**AIM OF THE EXERCISE**: Please find every line in the records below that contains the word "amphibius", and copy it.

Start of Block

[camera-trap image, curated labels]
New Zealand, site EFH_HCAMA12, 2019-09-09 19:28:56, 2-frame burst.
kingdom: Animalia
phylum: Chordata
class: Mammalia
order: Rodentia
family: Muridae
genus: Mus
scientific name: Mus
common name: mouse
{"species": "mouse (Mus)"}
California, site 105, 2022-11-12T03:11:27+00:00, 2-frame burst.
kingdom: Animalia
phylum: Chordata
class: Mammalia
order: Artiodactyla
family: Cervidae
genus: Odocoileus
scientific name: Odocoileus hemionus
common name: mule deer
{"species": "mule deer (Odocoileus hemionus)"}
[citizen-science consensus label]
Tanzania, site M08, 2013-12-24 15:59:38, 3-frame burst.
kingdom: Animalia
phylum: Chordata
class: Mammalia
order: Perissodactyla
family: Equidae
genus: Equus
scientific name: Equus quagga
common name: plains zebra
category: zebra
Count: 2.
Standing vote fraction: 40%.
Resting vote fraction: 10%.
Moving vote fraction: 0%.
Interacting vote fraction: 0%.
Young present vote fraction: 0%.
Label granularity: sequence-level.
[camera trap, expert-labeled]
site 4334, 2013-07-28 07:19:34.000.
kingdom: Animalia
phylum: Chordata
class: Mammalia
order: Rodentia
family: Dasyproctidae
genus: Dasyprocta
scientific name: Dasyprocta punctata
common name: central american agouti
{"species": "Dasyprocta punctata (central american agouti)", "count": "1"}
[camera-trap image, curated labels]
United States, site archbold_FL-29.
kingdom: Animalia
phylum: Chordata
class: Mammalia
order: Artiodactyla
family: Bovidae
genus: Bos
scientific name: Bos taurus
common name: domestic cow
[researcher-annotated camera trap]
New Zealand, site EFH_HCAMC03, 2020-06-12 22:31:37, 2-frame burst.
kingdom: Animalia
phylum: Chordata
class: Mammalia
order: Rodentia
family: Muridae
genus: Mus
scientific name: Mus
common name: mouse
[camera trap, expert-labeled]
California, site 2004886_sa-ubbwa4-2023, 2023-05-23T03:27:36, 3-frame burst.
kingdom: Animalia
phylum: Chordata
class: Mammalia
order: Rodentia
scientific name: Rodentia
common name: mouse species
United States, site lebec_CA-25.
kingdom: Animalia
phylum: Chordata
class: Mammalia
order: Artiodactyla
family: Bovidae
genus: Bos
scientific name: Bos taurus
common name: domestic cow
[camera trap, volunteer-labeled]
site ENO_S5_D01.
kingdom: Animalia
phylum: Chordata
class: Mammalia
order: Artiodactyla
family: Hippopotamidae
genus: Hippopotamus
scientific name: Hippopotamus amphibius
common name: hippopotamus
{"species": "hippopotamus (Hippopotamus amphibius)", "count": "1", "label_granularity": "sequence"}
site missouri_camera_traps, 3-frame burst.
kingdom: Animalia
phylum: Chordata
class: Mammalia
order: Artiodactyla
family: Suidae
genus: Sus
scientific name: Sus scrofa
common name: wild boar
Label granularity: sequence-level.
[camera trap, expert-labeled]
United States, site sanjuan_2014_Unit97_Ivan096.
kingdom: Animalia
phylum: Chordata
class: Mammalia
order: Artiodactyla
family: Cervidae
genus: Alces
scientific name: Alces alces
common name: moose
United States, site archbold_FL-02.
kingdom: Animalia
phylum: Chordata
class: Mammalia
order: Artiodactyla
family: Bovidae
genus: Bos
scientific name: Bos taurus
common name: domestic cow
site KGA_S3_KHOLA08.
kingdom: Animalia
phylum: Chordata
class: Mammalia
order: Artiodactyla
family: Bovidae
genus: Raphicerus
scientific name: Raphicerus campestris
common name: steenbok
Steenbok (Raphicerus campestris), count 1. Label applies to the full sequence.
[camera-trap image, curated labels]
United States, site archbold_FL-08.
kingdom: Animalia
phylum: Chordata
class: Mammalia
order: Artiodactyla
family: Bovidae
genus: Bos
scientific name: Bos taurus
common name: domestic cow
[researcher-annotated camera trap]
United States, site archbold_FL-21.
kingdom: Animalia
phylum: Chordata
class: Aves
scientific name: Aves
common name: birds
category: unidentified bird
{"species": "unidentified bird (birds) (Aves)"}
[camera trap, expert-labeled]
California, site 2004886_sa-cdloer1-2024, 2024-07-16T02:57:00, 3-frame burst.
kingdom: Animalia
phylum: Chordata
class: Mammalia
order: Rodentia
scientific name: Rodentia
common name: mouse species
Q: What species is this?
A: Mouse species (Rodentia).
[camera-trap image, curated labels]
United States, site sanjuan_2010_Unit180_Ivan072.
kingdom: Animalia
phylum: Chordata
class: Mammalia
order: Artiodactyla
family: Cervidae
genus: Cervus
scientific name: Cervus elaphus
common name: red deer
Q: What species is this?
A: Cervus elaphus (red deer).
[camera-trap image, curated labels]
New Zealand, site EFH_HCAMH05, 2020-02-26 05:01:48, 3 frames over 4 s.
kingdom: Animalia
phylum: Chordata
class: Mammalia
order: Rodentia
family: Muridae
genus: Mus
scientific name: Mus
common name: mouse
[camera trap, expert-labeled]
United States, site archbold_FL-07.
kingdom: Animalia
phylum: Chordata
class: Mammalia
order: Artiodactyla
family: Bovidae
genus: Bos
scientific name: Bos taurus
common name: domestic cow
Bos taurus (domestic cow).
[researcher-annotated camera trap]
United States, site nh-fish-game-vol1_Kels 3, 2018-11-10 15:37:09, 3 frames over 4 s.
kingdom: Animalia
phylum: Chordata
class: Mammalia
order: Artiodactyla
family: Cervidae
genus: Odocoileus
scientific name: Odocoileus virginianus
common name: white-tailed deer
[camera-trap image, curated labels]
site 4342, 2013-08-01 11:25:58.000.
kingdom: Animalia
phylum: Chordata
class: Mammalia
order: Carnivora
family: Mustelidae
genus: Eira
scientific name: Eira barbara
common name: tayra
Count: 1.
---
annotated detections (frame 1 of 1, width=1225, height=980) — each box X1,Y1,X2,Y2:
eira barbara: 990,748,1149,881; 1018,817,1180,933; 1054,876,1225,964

End of Block

**SOLUTION BELOW**:
scientific name: Hippopotamus amphibius
{"species": "hippopotamus (Hippopotamus amphibius)", "count": "1", "label_granularity": "sequence"}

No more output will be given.